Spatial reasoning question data

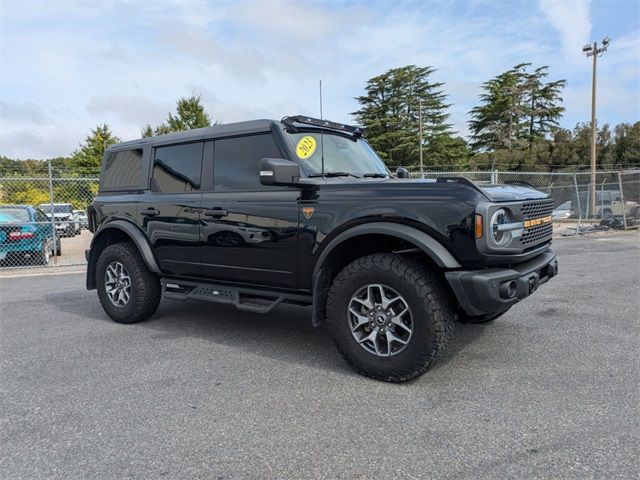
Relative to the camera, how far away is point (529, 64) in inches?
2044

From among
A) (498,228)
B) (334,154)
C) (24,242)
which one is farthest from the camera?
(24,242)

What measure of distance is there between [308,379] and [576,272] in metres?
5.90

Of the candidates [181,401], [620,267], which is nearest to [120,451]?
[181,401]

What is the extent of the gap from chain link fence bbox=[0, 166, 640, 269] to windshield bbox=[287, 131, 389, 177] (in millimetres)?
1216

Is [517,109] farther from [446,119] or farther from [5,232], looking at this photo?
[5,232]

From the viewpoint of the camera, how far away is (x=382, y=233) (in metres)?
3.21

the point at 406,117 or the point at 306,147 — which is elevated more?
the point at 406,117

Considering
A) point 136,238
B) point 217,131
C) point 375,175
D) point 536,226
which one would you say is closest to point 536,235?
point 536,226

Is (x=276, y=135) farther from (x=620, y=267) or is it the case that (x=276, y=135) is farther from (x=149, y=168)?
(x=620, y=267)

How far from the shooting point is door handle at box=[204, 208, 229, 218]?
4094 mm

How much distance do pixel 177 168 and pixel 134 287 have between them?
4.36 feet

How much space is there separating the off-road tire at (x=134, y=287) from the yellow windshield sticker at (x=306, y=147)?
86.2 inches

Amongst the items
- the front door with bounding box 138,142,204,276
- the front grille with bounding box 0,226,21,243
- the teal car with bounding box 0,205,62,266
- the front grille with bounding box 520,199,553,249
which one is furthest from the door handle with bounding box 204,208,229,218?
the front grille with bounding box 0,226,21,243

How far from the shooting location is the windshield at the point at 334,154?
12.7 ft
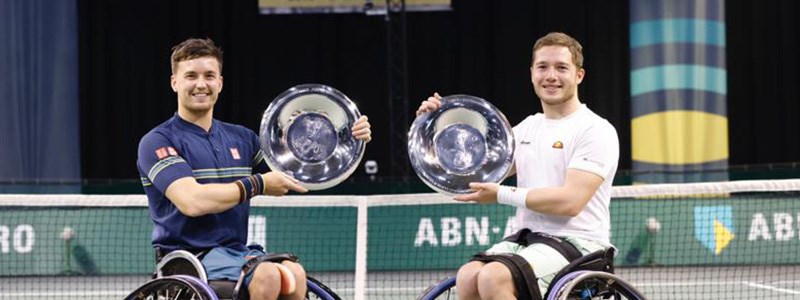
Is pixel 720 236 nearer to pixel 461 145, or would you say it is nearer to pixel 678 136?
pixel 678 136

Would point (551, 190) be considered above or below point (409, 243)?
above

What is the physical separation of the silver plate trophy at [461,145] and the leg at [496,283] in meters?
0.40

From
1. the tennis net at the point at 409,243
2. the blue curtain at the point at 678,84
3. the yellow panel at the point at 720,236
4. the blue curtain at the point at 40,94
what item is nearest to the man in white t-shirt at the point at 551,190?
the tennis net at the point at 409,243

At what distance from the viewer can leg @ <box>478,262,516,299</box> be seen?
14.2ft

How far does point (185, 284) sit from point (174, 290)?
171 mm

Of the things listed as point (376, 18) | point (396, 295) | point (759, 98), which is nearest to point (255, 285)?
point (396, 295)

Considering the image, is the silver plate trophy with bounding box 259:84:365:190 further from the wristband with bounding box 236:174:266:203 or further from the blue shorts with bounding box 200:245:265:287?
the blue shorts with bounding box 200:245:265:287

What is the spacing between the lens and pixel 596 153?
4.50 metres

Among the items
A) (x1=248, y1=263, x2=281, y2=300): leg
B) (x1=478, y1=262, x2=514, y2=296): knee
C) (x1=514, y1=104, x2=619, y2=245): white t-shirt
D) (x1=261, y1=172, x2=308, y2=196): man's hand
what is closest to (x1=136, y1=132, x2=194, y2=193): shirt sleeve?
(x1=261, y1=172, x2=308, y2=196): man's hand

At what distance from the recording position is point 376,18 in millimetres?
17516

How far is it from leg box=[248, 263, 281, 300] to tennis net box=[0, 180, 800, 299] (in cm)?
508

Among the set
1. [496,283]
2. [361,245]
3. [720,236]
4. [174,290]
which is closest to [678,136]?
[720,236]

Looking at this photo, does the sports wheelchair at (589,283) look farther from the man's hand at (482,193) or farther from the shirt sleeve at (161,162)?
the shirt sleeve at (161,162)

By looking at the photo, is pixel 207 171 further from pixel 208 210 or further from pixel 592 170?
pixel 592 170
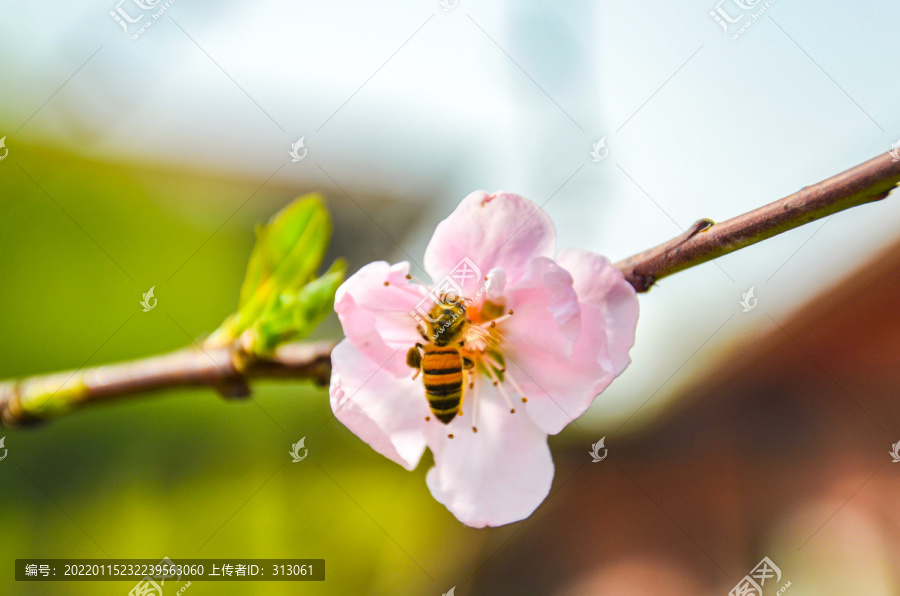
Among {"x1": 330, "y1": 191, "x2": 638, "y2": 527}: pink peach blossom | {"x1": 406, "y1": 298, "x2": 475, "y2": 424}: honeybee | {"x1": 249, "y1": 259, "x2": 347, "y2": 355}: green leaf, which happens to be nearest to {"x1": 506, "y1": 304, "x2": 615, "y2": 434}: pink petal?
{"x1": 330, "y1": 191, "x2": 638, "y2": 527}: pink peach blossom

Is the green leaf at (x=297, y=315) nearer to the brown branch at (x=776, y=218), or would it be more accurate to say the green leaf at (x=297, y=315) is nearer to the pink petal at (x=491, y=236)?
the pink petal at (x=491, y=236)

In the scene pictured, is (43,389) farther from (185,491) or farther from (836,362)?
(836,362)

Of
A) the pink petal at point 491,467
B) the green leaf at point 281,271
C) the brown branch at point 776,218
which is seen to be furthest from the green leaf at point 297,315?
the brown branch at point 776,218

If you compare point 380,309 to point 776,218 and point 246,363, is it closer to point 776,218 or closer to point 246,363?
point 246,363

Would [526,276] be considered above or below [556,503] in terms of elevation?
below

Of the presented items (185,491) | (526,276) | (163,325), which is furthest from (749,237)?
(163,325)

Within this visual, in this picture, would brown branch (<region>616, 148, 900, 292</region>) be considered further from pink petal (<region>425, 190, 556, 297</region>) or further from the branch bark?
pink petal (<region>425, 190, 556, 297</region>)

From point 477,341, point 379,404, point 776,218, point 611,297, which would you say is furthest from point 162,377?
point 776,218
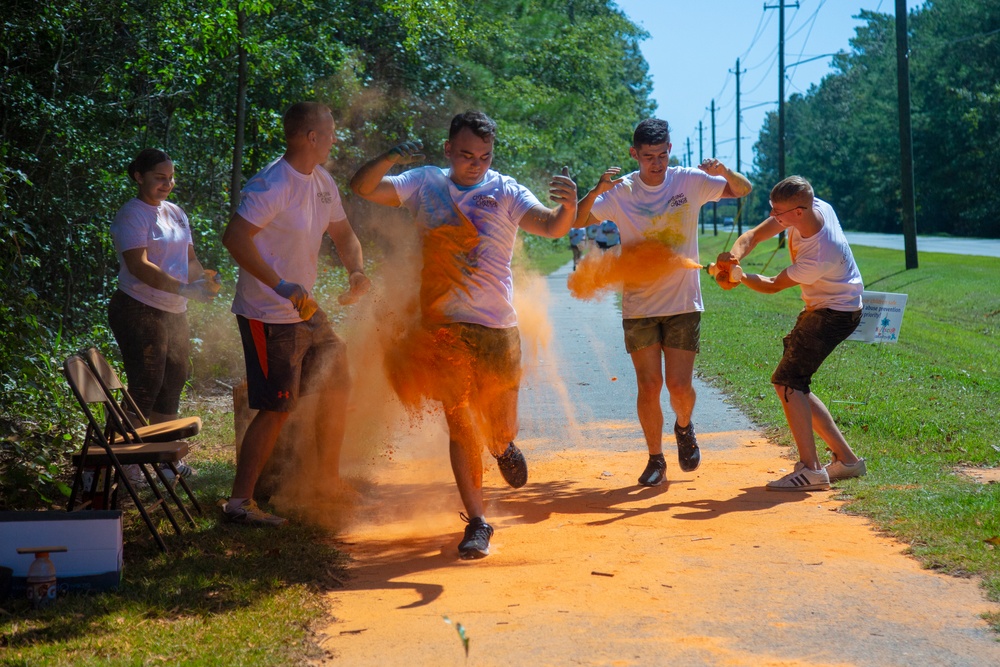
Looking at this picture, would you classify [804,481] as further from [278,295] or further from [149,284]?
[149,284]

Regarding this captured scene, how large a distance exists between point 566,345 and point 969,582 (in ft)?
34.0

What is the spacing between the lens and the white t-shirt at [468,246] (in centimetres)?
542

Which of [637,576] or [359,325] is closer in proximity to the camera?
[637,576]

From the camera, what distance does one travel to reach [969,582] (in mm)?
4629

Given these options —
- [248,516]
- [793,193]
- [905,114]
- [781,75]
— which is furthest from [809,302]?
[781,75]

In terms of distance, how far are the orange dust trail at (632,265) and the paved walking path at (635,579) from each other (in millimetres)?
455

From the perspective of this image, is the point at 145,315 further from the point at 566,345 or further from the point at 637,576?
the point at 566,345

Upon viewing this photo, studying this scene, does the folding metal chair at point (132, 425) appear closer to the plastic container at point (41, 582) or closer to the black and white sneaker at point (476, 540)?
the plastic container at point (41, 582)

▸ Short task
Put the lines above into a JSON list of strings, one string per line, with blank lines and the pictures left out.

▸ Response below
[
  "Relative to the camera, how far away is point (529, 64) in inches?",
  "2044",
  "From among",
  "A) (498,228)",
  "B) (334,154)",
  "C) (24,242)",
  "which one is farthest from the camera?",
  "(24,242)",
  "What measure of distance is there between [308,379] and [576,272] in metres?",
  "5.90",
  "Of the candidates [181,401], [620,267], which is nearest to [120,451]?",
  "[181,401]",
  "What is the extent of the gap from chain link fence bbox=[0, 166, 640, 269] to windshield bbox=[287, 131, 389, 177] (in millimetres)?",
  "1216",
  "Is [517,109] farther from [446,119] or farther from [5,232], looking at this photo?",
  "[5,232]",
  "From the viewpoint of the camera, how far away is (x=382, y=233) (in metres)?",
  "3.21",
  "the point at 406,117 or the point at 306,147 — which is elevated more?",
  "the point at 406,117",
  "Considering",
  "A) point 136,238",
  "B) point 217,131",
  "C) point 375,175",
  "D) point 536,226",
  "which one would you say is closest to point 536,235?",
  "point 536,226",
  "Is (x=276, y=135) farther from (x=620, y=267) or is it the case that (x=276, y=135) is farther from (x=149, y=168)?",
  "(x=620, y=267)",
  "How far from the shooting point is door handle at box=[204, 208, 229, 218]?",
  "4094 mm",
  "How much distance do pixel 177 168 and pixel 134 287 have between them?",
  "4.36 feet",
  "How much space is there separating the off-road tire at (x=134, y=287) from the yellow windshield sticker at (x=306, y=147)?",
  "86.2 inches",
  "Amongst the items",
  "- the front door with bounding box 138,142,204,276",
  "- the front grille with bounding box 0,226,21,243",
  "- the teal car with bounding box 0,205,62,266",
  "- the front grille with bounding box 520,199,553,249",
  "which one is furthest from the door handle with bounding box 204,208,229,218?",
  "the front grille with bounding box 0,226,21,243",
  "How far from the shooting location is the windshield at the point at 334,154?",
  "12.7 ft",
  "Is pixel 720 236 nearer to pixel 461 145, or would you say it is nearer to pixel 678 136?",
  "pixel 678 136",
  "Would point (551, 190) be considered above or below point (409, 243)?",
  "above",
  "What is the physical separation of the silver plate trophy at [461,145] and the leg at [496,283] in meters?",
  "0.40",
  "From",
  "1. the tennis net at the point at 409,243",
  "2. the blue curtain at the point at 678,84",
  "3. the yellow panel at the point at 720,236",
  "4. the blue curtain at the point at 40,94",
  "what item is nearest to the man in white t-shirt at the point at 551,190?",
  "the tennis net at the point at 409,243",
  "At what distance from the viewer can leg @ <box>478,262,516,299</box> be seen?",
  "14.2ft",
  "How far does point (185, 284) sit from point (174, 290)?",
  "171 mm",
  "Of the things listed as point (376, 18) | point (396, 295) | point (759, 98), which is nearest to point (255, 285)?",
  "point (396, 295)",
  "Considering the image, is the silver plate trophy with bounding box 259:84:365:190 further from the wristband with bounding box 236:174:266:203 or further from the blue shorts with bounding box 200:245:265:287?",
  "the blue shorts with bounding box 200:245:265:287",
  "What is the spacing between the lens and pixel 596 153?",
  "4.50 metres",
  "Among the items",
  "A) (x1=248, y1=263, x2=281, y2=300): leg",
  "B) (x1=478, y1=262, x2=514, y2=296): knee",
  "C) (x1=514, y1=104, x2=619, y2=245): white t-shirt",
  "D) (x1=261, y1=172, x2=308, y2=196): man's hand",
  "what is closest to (x1=136, y1=132, x2=194, y2=193): shirt sleeve?",
  "(x1=261, y1=172, x2=308, y2=196): man's hand",
  "At what distance from the recording position is point 376,18 in millimetres?",
  "17516",
  "How far is it from leg box=[248, 263, 281, 300] to tennis net box=[0, 180, 800, 299] (in cm)?",
  "508",
  "Among the set",
  "1. [496,283]",
  "2. [361,245]",
  "3. [720,236]",
  "4. [174,290]",
  "which is closest to [678,136]?",
  "[720,236]",
  "Looking at this photo, does the sports wheelchair at (589,283) look farther from the man's hand at (482,193) or farther from the shirt sleeve at (161,162)?",
  "the shirt sleeve at (161,162)",
  "By looking at the photo, is pixel 207 171 further from pixel 208 210 or further from pixel 592 170?",
  "pixel 592 170",
  "Among {\"x1\": 330, \"y1\": 191, \"x2\": 638, \"y2\": 527}: pink peach blossom | {\"x1\": 406, \"y1\": 298, \"x2\": 475, \"y2\": 424}: honeybee | {\"x1\": 249, \"y1\": 259, \"x2\": 347, \"y2\": 355}: green leaf, which happens to be nearest to {\"x1\": 506, \"y1\": 304, \"x2\": 615, \"y2\": 434}: pink petal?",
  "{\"x1\": 330, \"y1\": 191, \"x2\": 638, \"y2\": 527}: pink peach blossom",
  "Is the green leaf at (x=297, y=315) nearer to the brown branch at (x=776, y=218), or would it be more accurate to say the green leaf at (x=297, y=315) is nearer to the pink petal at (x=491, y=236)?",
  "the pink petal at (x=491, y=236)",
  "In the scene pictured, is (43,389) farther from (185,491) or farther from (836,362)?",
  "(836,362)",
  "Of",
  "A) the pink petal at point 491,467",
  "B) the green leaf at point 281,271",
  "C) the brown branch at point 776,218",
  "which is seen to be furthest from the green leaf at point 297,315?",
  "the brown branch at point 776,218",
  "If you compare point 380,309 to point 776,218 and point 246,363, is it closer to point 776,218 or closer to point 246,363?",
  "point 246,363",
  "Would [526,276] be considered above or below [556,503] in terms of elevation?",
  "below",
  "Of the presented items (185,491) | (526,276) | (163,325), which is furthest from (749,237)?",
  "(163,325)",
  "Within this visual, in this picture, would brown branch (<region>616, 148, 900, 292</region>) be considered further from pink petal (<region>425, 190, 556, 297</region>) or further from the branch bark?",
  "pink petal (<region>425, 190, 556, 297</region>)",
  "From point 477,341, point 379,404, point 776,218, point 611,297, which would you say is furthest from point 162,377?",
  "point 776,218",
  "Looking at this picture, would you classify [804,481] as further from [278,295] or further from [149,284]?",
  "[149,284]",
  "Regarding this captured scene, how large a distance exists between point 566,345 and point 969,582 (in ft)?",
  "34.0",
  "What is the spacing between the lens and the white t-shirt at [468,246] (in centimetres)?",
  "542",
  "Which of [637,576] or [359,325] is closer in proximity to the camera?",
  "[637,576]",
  "From the camera, what distance does one travel to reach [969,582] (in mm)?",
  "4629",
  "Given these options —",
  "- [248,516]",
  "- [793,193]",
  "- [905,114]",
  "- [781,75]",
  "— which is furthest from [809,302]?",
  "[781,75]",
  "In terms of distance, how far are the orange dust trail at (632,265) and the paved walking path at (635,579) from each other (in millimetres)?",
  "455",
  "From the perspective of this image, is the point at 145,315 further from the point at 566,345 or further from the point at 637,576?",
  "the point at 566,345",
  "Upon viewing this photo, studying this scene, does the folding metal chair at point (132, 425) appear closer to the plastic container at point (41, 582) or closer to the black and white sneaker at point (476, 540)?",
  "the plastic container at point (41, 582)"
]